I didn't know Jackie had been shot. When I got home and saw the crowds at the front door I knew something was wrong. My sister got me at the top of the stairs and said Jackie had been killed. It was an awful lot to take in.

Then there were the coffins laid out – that will stay with me. It has affected my whole life. I am always Gerry Duddy, the brother of Jackie Duddy who was killed on Bloody Sunday. Every time we see the famous picture and Father Daly waving the handkerchief it brings back memories. But we wanted the world to see it.

It was my pleasure to thank people today for all the support they have given us over the years. We could not have done it without them.

Finally, a British Prime Minister acknowledged that the people who were murdered or injured were all innocents. He acknowledged the wrongs that day. That was worth the wait. Finally Widgery is where it belongs: in the bin.

My brother had only started out in life. I made him a promise that I would clear his name and today I hope he is looking down on me.

Stanley Matchett: I would love people to leave it behind

Then a 30-year-old news photographer, he took the famous image of Father Edward Daly waving a white handkerchief as a group of men carried the fatally wounded Jackie Duddy, 17 – the first person to die.

Today brought back all those memories. It was sunny – blues skies. Just a civil rights march – we expected nothing more than a bit of shouting. Then we heard shots and suddenly there was a body lying in a pool of blood. The whole thing lasted a few minutes but it was pandemonium. It took our breath away. Father Daly was leading as they carried a body. At the time you don't take it in. You are in shock. Only afterwards I realised it was a 17-year-old shot in the chest.

Bloody Sunday was a defining moment for me. Without a doubt, it is the most published picture I have taken. People all know it. You realise later that you are helping to write history pages.
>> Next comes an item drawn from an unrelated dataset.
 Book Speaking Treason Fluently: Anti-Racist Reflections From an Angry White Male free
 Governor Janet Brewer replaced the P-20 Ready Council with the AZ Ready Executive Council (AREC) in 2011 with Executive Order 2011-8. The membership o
But I am none the wiser because of the inquiry. I think the money could have been better used – we need schools, hospitals. That's the shame. I would love to see people be able to leave it behind.
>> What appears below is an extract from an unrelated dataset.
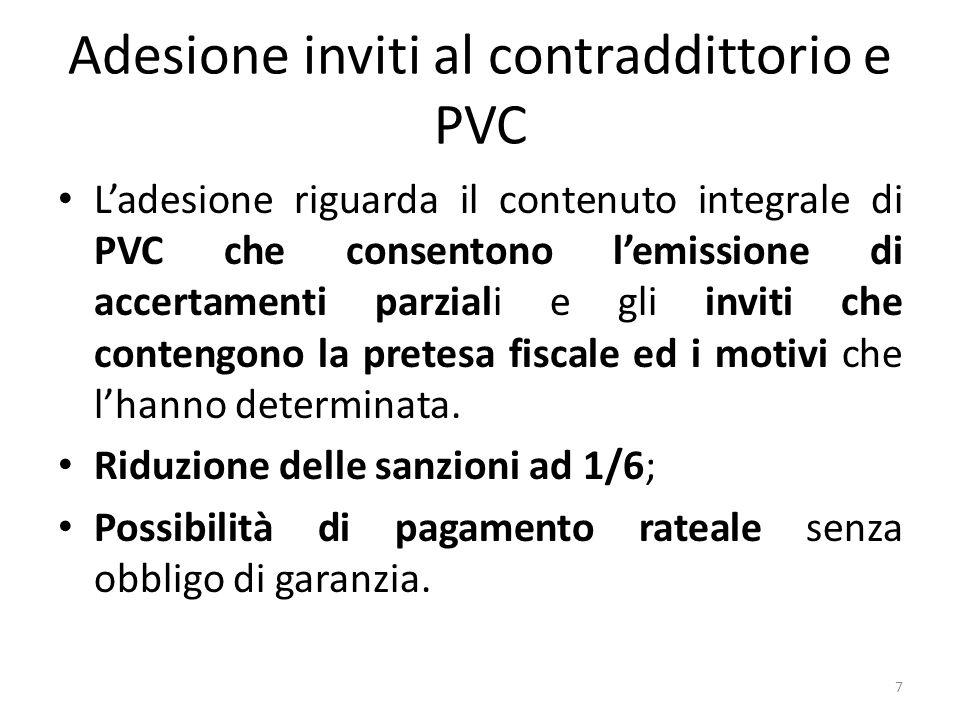 Adesione inviti al contraddittorio e PVC L'adesione riguarda il contenuto integrale di PVC che consentono l'emissione di accertamenti parziali e gli inviti che contengono la pretesa fiscale ed i motivi che l'hanno determinata.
Bernadette Devlin: I lost the capacity for fear thereafter

The MP for Mid Ulster, she was speaking at the civil rights march.

I was on the platform when the soldiers opened fire. My abiding memories are fear, horror, disbelief and detachment. Because of the adrenaline rush of fear that day I lost the capacity to be afraid thereafter. Significantly worse things have happened in my life since: I was shot eight times in my own house and I distinctly remember not being afraid at that time.

Bloody Sunday changed the course of the civil rights movement. The touchpaper for a war was lit by those soldiers. It was the start of a 35-year protracted and politically violent period. It changed the course of my life and that of everyone else of my generation. Despite the long history of Anglo-Irish relations, I had never considered the British would do that.

I can understand that the relatives of the victims feel pleased about the Saville report. It is important for them that their innocent family members have had their names cleared. But what Lord Saville does not address is why the Government lied about that day. He places no blame on anyone except the soldiers on the ground. I do not think we will ever get an answer.

I did not want a public inquiry. I testified out of respect for the family, but I knew that Lord Saville could not tell me anything I did not already know.